Graziela




YARUMO BLANCO
         Cuando nos destinaron a Colombia, hicimos un viaje para conocer el país. Estuvimos en Medellín, capital del departamento de Antioquía, una de las ciudades más importantes. Allí vi por primera vez un yarumo blanco. Aquel árbol me hechizó, parecía de plata. Apunté su nombre; también lo llamaban guarumbo.
            En Bogotá, la embajada estaba en una finca magnífica, teníamos un jardín precioso, enorme. Siempre me han encantado las flores y los árboles. Disfrutaba  conversando con el jardinero, Carlos, un hombre de avanzada edad, amable, con mucha sabiduría y una paciencia infinita, que me explicaba las propiedades y características de cada planta, sus necesidades y cualidades. A mi hija también le gustaba estar con él y que le salpicara cuando regaba. Yo estaba empeñada en plantar un yarumo en el jardín y él trataba de quitarme la idea.
            —Señora, ésta no es zona apropiada para esa especie. En Medellín el clima es más cálido y húmedo, mientras que acá la temperatura es demasiado fresca todo el año, llueve menos. Nunca arraigaría bien.
            —Bueno, podemos probar, usted tráigalo y ya veremos. Estoy segura de que aquí prosperará aunque no sea su sitio.
            Siempre fui tozuda, aunque mis pobres argumentos no pudieron convencerle.
            Al nacer mi segunda hija y regresar del hospital con ella, la tata me llevó hasta el balcón de mi alcoba y me dijo que me asomara. En el jardín pude ver a Carlos, que me saludó sonriente delante de un hermoso árbol. Me emocioné mucho, aunque el yarumo no era como yo lo recordaba, con esas hojas de un verde intenso.
            —Señora, le aseguro que se trata de un guarumbo blanco. Sus hojas siempre son verdes, lo que ocurre es que se ve plateado por efecto de la luz, porque su envés está cubierto de múltiples pelillos blancos que hacen que parezca de ese color. Nos engaña. Mañana será exactamente igual que el que usted recuerda.
            Y así fue. Pese a lo esperado por el jardinero, el yarumo “mentiroso” crecía rápido bajo mi atenta mirada. Me gustaba sentarse a su sombra a leer o ver jugar a mis hijas, que se iban haciendo grandes también.
            Abandonar aquel jardín fue una de las cosas que más sentí cuando nos dieron un nuevo destino y durante mucho tiempo añoré las charlas con Carlos, paseando entre las flores.

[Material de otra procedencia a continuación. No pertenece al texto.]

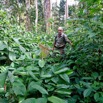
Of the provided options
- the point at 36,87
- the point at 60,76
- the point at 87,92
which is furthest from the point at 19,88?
the point at 87,92

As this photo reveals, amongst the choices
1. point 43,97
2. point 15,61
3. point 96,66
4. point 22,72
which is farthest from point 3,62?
point 43,97

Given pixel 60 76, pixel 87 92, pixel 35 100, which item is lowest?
pixel 87 92

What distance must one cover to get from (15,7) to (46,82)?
70.3 feet

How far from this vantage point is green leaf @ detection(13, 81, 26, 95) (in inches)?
86.9

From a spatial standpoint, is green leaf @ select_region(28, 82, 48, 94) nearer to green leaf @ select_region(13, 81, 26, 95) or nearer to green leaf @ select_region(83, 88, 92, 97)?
green leaf @ select_region(13, 81, 26, 95)

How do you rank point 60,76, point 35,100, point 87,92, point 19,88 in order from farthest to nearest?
point 87,92
point 60,76
point 19,88
point 35,100

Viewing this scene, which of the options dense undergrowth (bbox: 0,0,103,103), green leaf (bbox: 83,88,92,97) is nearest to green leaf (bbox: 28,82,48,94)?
dense undergrowth (bbox: 0,0,103,103)

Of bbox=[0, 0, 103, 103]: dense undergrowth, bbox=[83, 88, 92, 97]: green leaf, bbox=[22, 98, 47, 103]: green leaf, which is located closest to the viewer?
bbox=[22, 98, 47, 103]: green leaf

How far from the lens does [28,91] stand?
226 centimetres

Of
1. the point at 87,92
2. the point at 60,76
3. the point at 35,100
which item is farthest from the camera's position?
the point at 87,92

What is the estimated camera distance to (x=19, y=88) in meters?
2.24

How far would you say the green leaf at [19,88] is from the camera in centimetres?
221

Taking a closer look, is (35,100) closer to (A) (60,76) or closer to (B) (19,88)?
(B) (19,88)

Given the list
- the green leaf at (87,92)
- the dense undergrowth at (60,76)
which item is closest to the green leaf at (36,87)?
the dense undergrowth at (60,76)
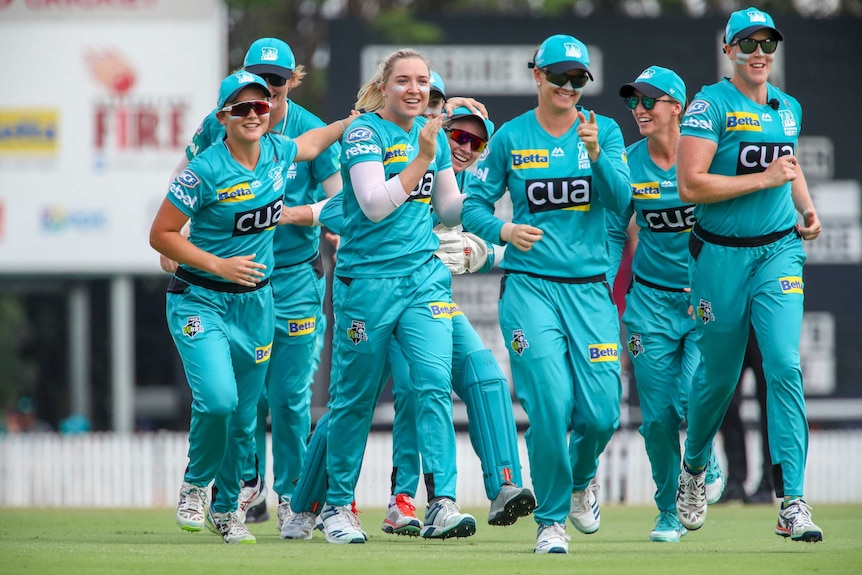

Allí fui muy feliz con mi familia.
            En la embajada seguían trabajando los mismos empleados, así que siempre que podía, que eran menos veces de las que nos habría gustado, les visitaba para que vieran a las niñas, les tenían mucho cariño.
            Después llegó la separación y tuve que cambiar de vida, dejar América, afincarme en Europa… Antes de irme pasé por Bogotá para despedirme definitivamente de aquella gente maravillosa. Fue triste y muy doloroso saber que Carlos, el jardinero feliz, había fallecido. Su hijo me entregó un tarro de cristal en el que su padre había ido guardando semillas del yarumo desde que me fui de la casa. Le había dejado el encargo de que me las entregara para que me acompañaran y mi árbol preferido fuera conmigo.